Hoy en día, no saben lo que hay que hacer, ya que hay muchas enfermedades diferentes a su alrededor que no pueden curar, y nunca lograrán, por mucho dinero y energía que le dediquen. Ustedes, que se autodenominan granjeros, también contribuyen a esta propagación de enfermedades mediante su libre albedrío para usar productos químicos fabricados por sus otros hermanos egoístas. Se consuelan a si mismos que todos los demás hacen lo mismo, y si no lo hacen, están seguros de no sobrevivir porque irán a la quiebra. Ni siquiera han tratado de abandonar estos productos químicos y ya se han impedido elegir un camino diferente: el camino del amor y la verdad. Ni siquiera comprenden que pueden recibir cosechas ricas por medio de fertilizantes naturales y alternancia de cultivos, una vez que permiten que la tierra respire y descanse en lugar de forzarla y desgastarla. Solo tengan coraje para ir por este camino.

En este momento están corriendo como una ardilla en una rueda, y no pueden detenerse porque no saben cómo detenerse, ya que a su alrededor sigue hablando solo de la necesidad de crecer más, de fertilizar más aplicando fertilizantes químicos cada vez más nuevos y más fuertes. ¿Y qué crecen ustedes de eso? Es el ambiente más favorable para la multiplicación de virus porque cada grano y animal que se cría por medio de estimulantes carece de estas vibraciones positivas que se reciben del ambiente de forma natural, ya que todos son destruidos por el uso de elementos artificiales.

Y cuando tal producto llegue a su mesa, y cuando lo consuman como alimento, deben estar seguron de que las consecuencias serán muy graves para todo el organismo porque una célula natural exige un sustento natural y saludable. Sin embargo, en lugar de esto, reciben una célula artificial o expandida artificialmente o aumentada de una planta o animal. Aunque la célula tiene la misma estructura, sus proporciones se destruyen. Su tegumento, o membrana, aumenta mientras se reduce el núcleo. La membrana, debido a su expansión, por lo tanto, no permite que gran parte de las sustancias vitales ingresen a la célula para su alimentación a fin de mantener su vitalidad normal. Es por eso que el núcleo, incluso como la célula misma, no recibe una alimentación adecuada. Por lo tanto, a su debido tiempo, su actividad se vuelve anormal. Y en lugar de una célula elástica y vital, aparece una célula explotada pero no tan flexible y eficiente, que pierde su inmunidad a las enfermedades y a cualquier cambio de la naturaleza. Y para que la planta o el animal sobrevivan bajo estas condiciones, es necesario estimular nuevamente esta célula viva artificialmente con elementos químicos. Y todos se acumulan tanto dentro de la membrana de la célula como dentro de la célula misma y en su núcleo. Es exactamente como una planta o animal adicto a las drogas producido por ustedes. Y la forma de vida y su eficiencia en los drogadictos, ya lo ven, ustedes mismos.

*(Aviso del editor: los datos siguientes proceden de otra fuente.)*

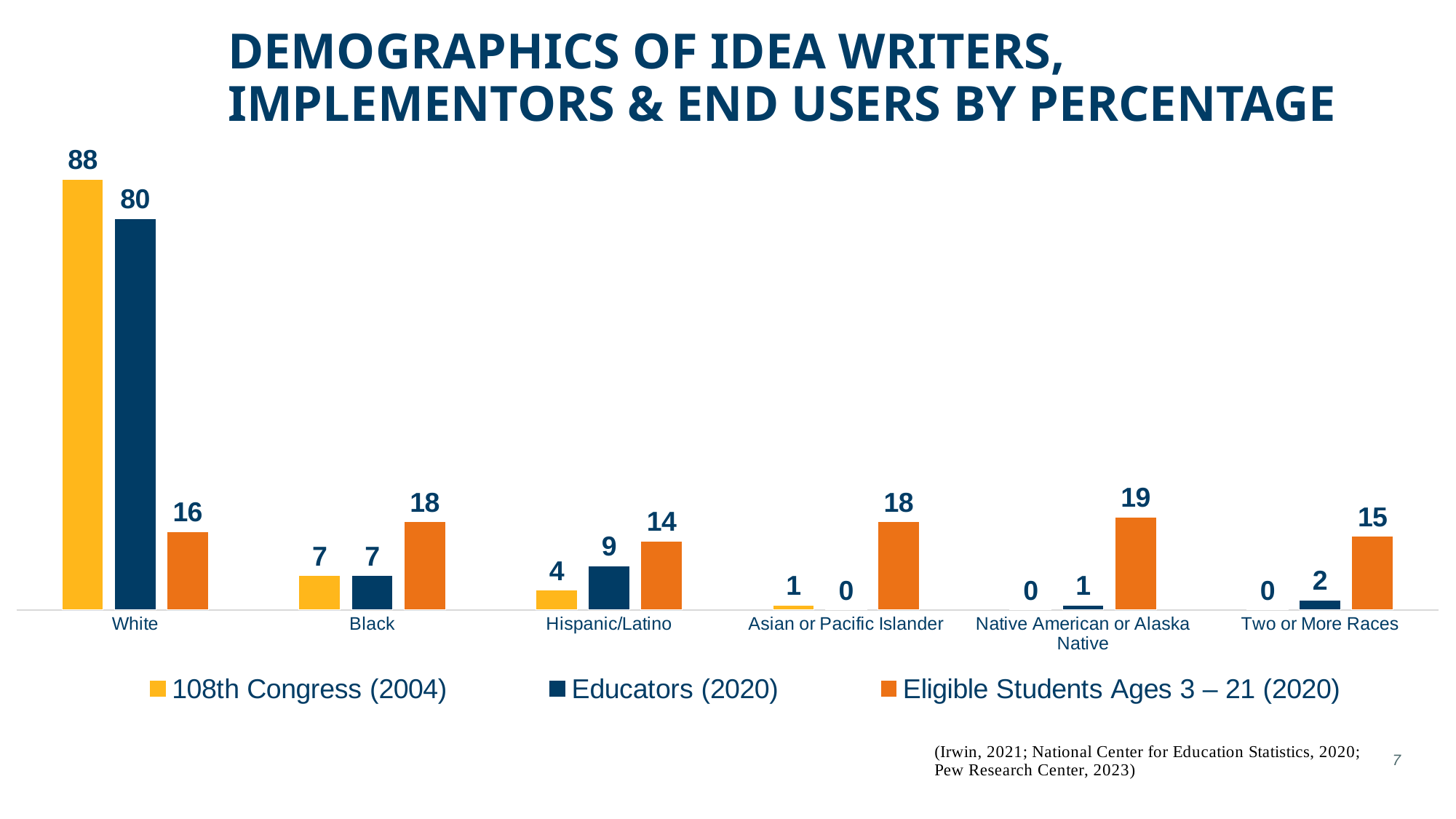
How many categories are shown on the x axis? 6 Which series is shown in orange in the legend? Eligible Students Ages 3 – 21 (2020) What is the value for Hispanic/Latino in the Eligible Students Ages 3 – 21 (2020) series? 14 What is the difference between the Eligible Students Ages 3 – 21 (2020) value and the 108th Congress (2004) value for Asian or Pacific Islander? 17 What is the difference between the 108th Congress (2004) value and the Educators (2020) value for White? 8 What is the value for Two or More Races in the Educators (2020) series? 2 Which category has the highest value in the Eligible Students Ages 3 – 21 (2020) series? Native American or Alaska Native How many series does the legend list? 3 Which category has the lowest value in the Educators (2020) series? Asian or Pacific Islander What kind of chart is shown on the slide? Bar chart What is the value for White in the 108th Congress (2004) series? 88 For Black, which series has the larger value: Educators (2020) or Eligible Students Ages 3 – 21 (2020)? Eligible Students Ages 3 – 21 (2020)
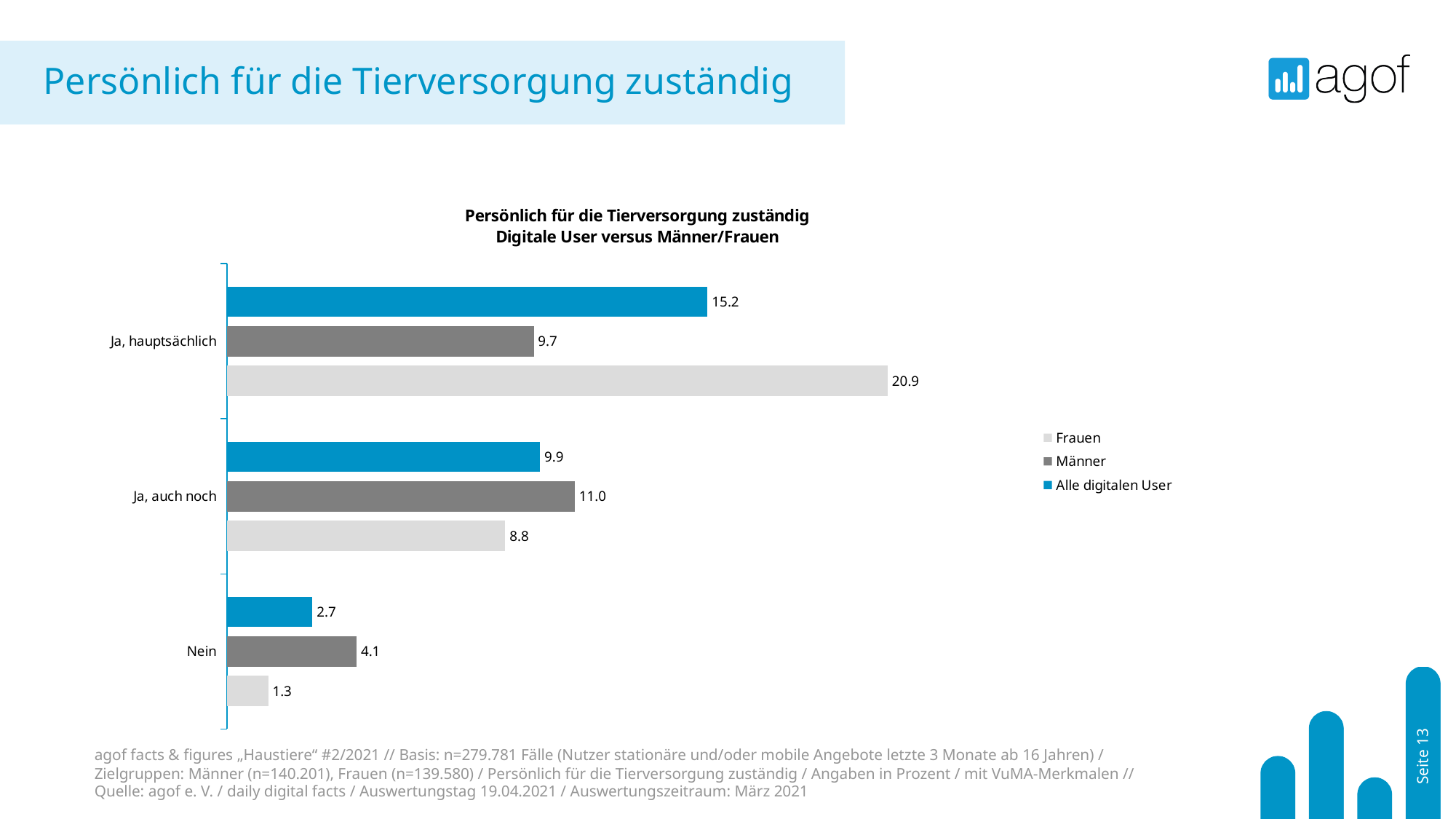
Which series has the lowest value in the 'Nein' category? Frauen What kind of chart is shown on the slide? Bar chart What is the difference between the Frauen and Männer values in the 'Ja, hauptsächlich' category? 11.2 What is the difference between the Männer and Alle digitalen User values in the 'Nein' category? 1.4 Which series has the highest value in the 'Ja, hauptsächlich' category? Frauen What is the value for Alle digitalen User in the 'Nein' category? 2.7 What is the value for Männer in the 'Ja, auch noch' category? 11.0 Which is larger in the 'Ja, auch noch' category: the value for Männer or the value for Frauen? Männer How many series does the legend list? 3 Which colour represents the series 'Alle digitalen User' in the chart? Blue How many categories are shown on the chart? 3 What is the value for Frauen in the 'Ja, hauptsächlich' category? 20.9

Mientras tanto, son ustedes quienes narcotizan las plantas y los animales debido a su codicia por el dinero. Y, luego, gradualmente se vuelven adictos a las drogas al consumir este tipo de alimentos todos los días. Solo las dosis no son de drogadictos callejeros. Pero las consecuencias son muy similares porque ustedes son víctimas de enfermedades no menos que los drogadictos callejeros.

Por lo tanto, reflexionen, antes de intentar desperdiciar miles de millones en proyectos completamente sin sentido, que de alguna manera, lejos de ser útiles para ustedes, son incluso dañinos para su cuerpo, cuando producen narcóticos químicos siempre nuevos que, por alguna razón, llaman medicamentos. Dejen de narcotizar tanto las plantas con fertilizantes químicos como los animales con preparaciones artificiales, que también son químicas. Cierren todas esas fábricas químicas lo antes posible. Ese será su primer paso para ahorrar miles de millones de asignaciones e incluso para recuperar una dieta saludable para su vida.